══ RECORD EXTRACTS ══

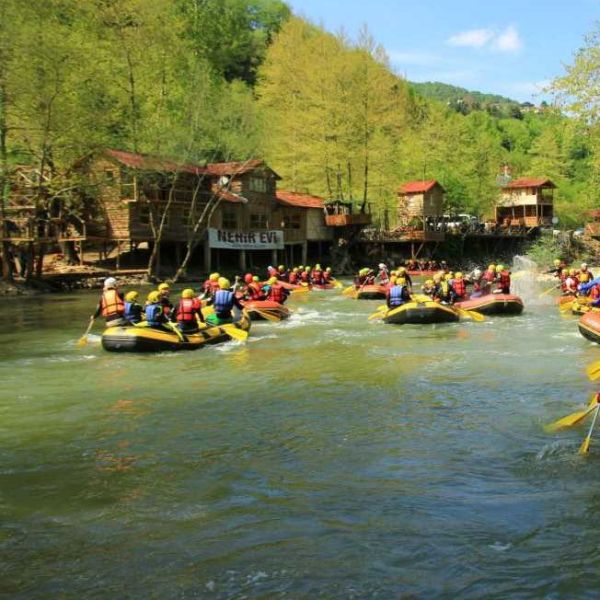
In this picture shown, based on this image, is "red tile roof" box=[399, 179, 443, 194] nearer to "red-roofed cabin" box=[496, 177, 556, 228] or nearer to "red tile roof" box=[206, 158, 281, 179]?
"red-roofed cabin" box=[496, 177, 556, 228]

═══
══ RECORD EXTRACTS ══

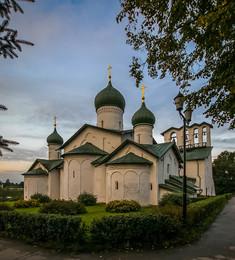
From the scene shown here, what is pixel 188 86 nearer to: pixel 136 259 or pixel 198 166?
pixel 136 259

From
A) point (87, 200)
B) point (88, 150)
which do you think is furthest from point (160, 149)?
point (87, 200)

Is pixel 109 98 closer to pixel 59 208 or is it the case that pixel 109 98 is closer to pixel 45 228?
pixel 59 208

═══

PROBLEM REQUIREMENTS: Please count the lines in the entries above that contain the word "pixel" and give only that number.

RESPONSE TO THE EXERCISE: 4